Read an Excerpt
By Stephanie Perry Moore
Moody PublishersCopyright © 2002 Stephanie Perry Moore
All rights reserved.
Embracing the Good
My feet were planted firmly on the ground, but it felt as if I were a part of the beautiful sky. I was closer to God than I had been my whole life. My head was more clear and my heart was more His. The unsure feeling of who I was subsided.
"Lord, thank You," I cried. "I'm so grateful that You stuck by me. You are the truth, the way, and the light. The only thing that is important is pleasing You. I have given all of my trouble to You, and now I am free. I'm a new Payton Skky. I want to walk a life that pleases You."
I completely loved the Lamb of God. I was happy to give my problems to God. With His help I could live a victorious Christian life.
* * *
As soon as I made it to my cold bedroom the phone rang.
"Hey," Tad said in a way that melted my heart.
"Oh, hey. You made it home."
"Yeah, I just wanted to let you know that I got here safely. I really enjoyed our evening," he told me.
He was such a gentleman. We had come from my father's Christmas party at the car dealership. Tad Taylor, my former boyfriend, meant more to me than I wanted to admit. Since I had taken him through so much, Tad decided we didn't need to be together.

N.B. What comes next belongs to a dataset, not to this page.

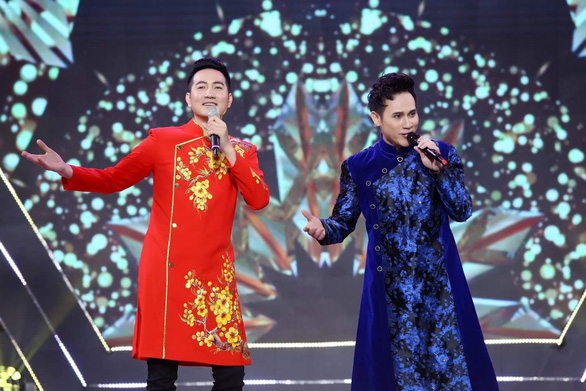Nguyễn Phi Hùng: Chúc độc giả báo Tuổi Trẻ một năm Tân Sửu phúc lộc an khang - Ảnh 4.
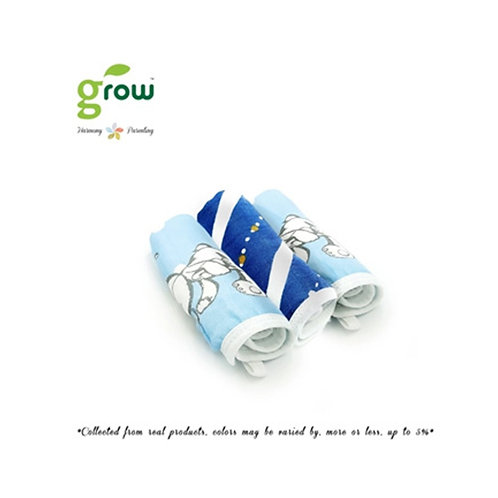 Grow Wash Cloth - Crystal Blue bear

That night we didn't kiss, hold hands, or do anything romantic, but it felt so right just being with him. Though he was dating another girl, I was starting to realize that, deep within, I was hoping we could be more than friends again. If we ever were, I knew I would not let go of such a special guy.
"I really enjoyed our time together, too," I told him.
We spent another ten minutes on the phone talking about our Christmas plans. He was leaving the next day to go with the University of Georgia football team to the bowl game in Florida. I was going to spend the first part of Christmas Day with my family and then go to Conyers to spend time at my grandparents' house.
"Do you think you'll be able to go to the bowl game?" Tad asked me sweetly.
"I don't know. Going down to Florida sounds mighty appealing, but I don't know if I can."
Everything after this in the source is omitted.